22.13 Long URL Handling During Authentication

Long URL handling applies to both credential collectors (ECC or DCC) and is a default operation.

22.13.1 About Long URLs and Authentication Handling

Authentication involves redirecting the user's request to a centralized component that performs authentication, known as a Credential Collector. The mechanism used to redirect user from the policy enforcement point (OAM Agent) to the Credential Collector, is a proprietary front channel protocol over HTTP. This protocol currently provides the context of the request and the authentication response on the query string. In situations where the URL of the requested page is larger, the overall context becomes larger and can go beyond the browser's permissible size. This is referred to as Long URL Handling.

By default, the Resource Webgate checks the payload size of the front channel protocol message to determine if it is larger than the coded limit. When long URL handling is explicitly enabled, the limit is ignored and has no impact.

The credential collector determines if the front channel response payload is to be sent as HTTP Post data when:

  • The incoming request indicates that the agent is capable of handling HTTP POST or REDIRECT type of response

  • The credential collector is configured to always send the payload as HTTP post data

  • The credential collector is configured to always send the payload as a query string

If no explicit configuration is present, then if the payload size is greater than predefined limit, then it shall send payload as the HTTP post data. But if the payload size is lower than the predefined limit, then it shall send it on the query string.

Note:

If application post data is also preserved there is no impact.

Table 22-33 identifies Long URL handling functionality with both the ECC and DCC.

Table 22-33 ECC and DCC: Long URL Handling

ECC Long URL Handling DCC Long URL Handling

ECC is compatible with all OAM Webgates.

Same as ECC.

N/A

Long URL handling is limited to the maximum allowed size of the DCCContextCookie.

The DCC does not perform explicit long URL handling.

There is no support to preserve the front channel payload on the form.

22.13.2 Configuration Requirements for Long URL Handling

The following are the Authentication Schemes Supporting Long URL Handling:
  • FORM challenge method, supported with the out of the box login page.

  • WNA

  • Basic

  • Basic+Sessionless

  • X509

  • OIF, OIM, OAAM integrations using TAP

Table 22-34 summarizes the parameters and complete configuration requirements for authentication Long URL handling. All requirements described in Table 22-34 are supported end to end with the specified authentication schemes.

Table 22-34 Parameters Required for Long URL Handling

Parameter Description

ChallengeRedirectMethod

Configure this as either as an Authentication Scheme challenge parameter (or as a user-defined Webgate parameter) for POST-data preservation for both the embedded credential collector (ECC) and the detached credential collector (DCC).

Note: Preference is given first to the Authentication Scheme containing this parameter; second to the Webgate providing this user-defined parameter. Otherwise, default behavior is Dynamic.

Value: GET|POST|DYNAMIC

Behavior when value is:

  • POST: Webgate sends encquery as POST data and credential collectors send encreply as POST data.

  • GET: Webgate sends encquery as query string and expects encreply as query string.

  • DYNAMIC: Default behavior, based on the length of the encquery/encreply. Webgate/credential collector sends data either as a query string or as POST data. Code default maximum length is 2000 characters.

See Also: "Configuring Authentication POST Data Handling"

Table 15-2

ChallengeRedirectMaxMessageBytes

Configure this user-defined Webgate parameter to limit the size of the message data received as obrareq.cgi and obrar.cgi. Message data is comprised of query string length (if present) or POST data length (if POST data is present). If message size exceeds this limit, the message is not processed and the existing message is shown in the browser. The event is logged as usual.

Default: 8192 bytes

Notes:

obrareq.cgi is the authentication request in the form of a query string redirected from Webgate to the credential collector (OAM server or DCC).

obrar.cgi is the authentication response string redirected from the credential collector (OAM server or DCC) to Webgate.

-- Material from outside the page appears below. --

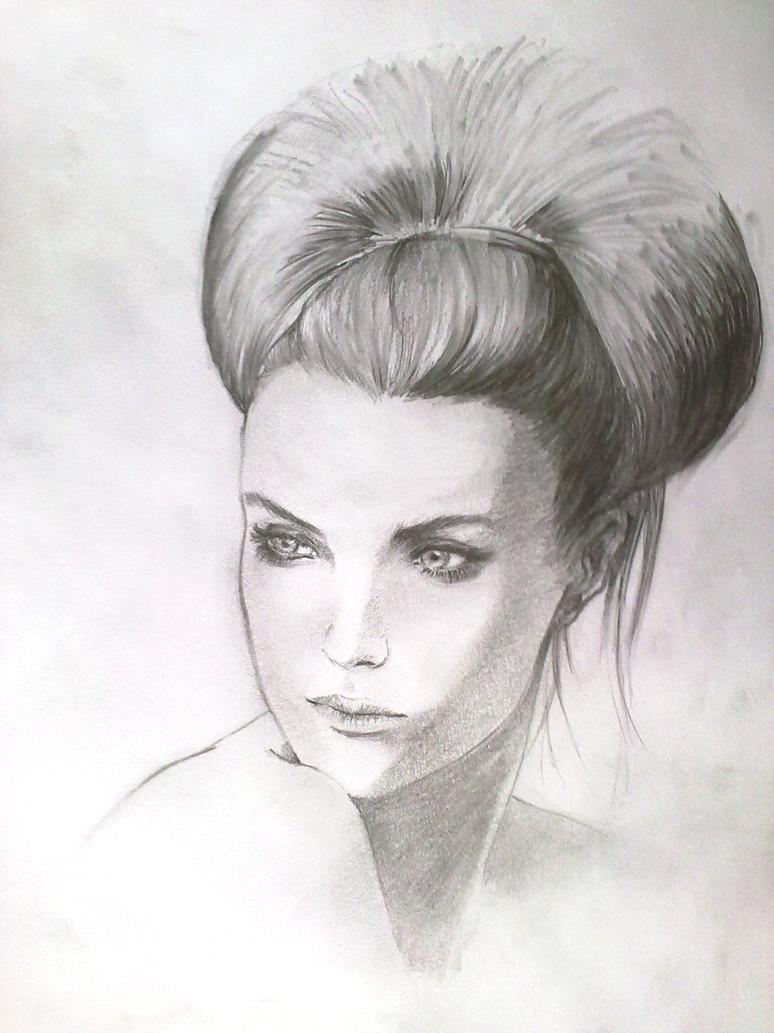 Portrait woman by DV930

See Also: "Configuring Authentication POST Data Handling"

Table 15-2

serverRequestCacheType

ECC Only

Configure this OAM parameter to define the mechanism used to remember the request context by the embedded credential collector (ECC).

This OAM Server parameter in $DOMAIN_HOME/config/fmwconfig/oam-config.xml indicates mechanism to be used to remember the request context. Possible values are FORM, COOKIE, or CACHE.

Default: COOKIE

FORM is the required value for POST data preservation, Long URL handling and Form-based authentication schemes.

See Also: TempStateMode in this table.

"Configuring Authentication POST Data Handling"

Long URL handling is enabled by default. The Webgate/credential collector sends data either as a query string or a POST. The length of the querystring parameter sent with obrareq.cgi and obrar.cgi is 2000 characters maximum.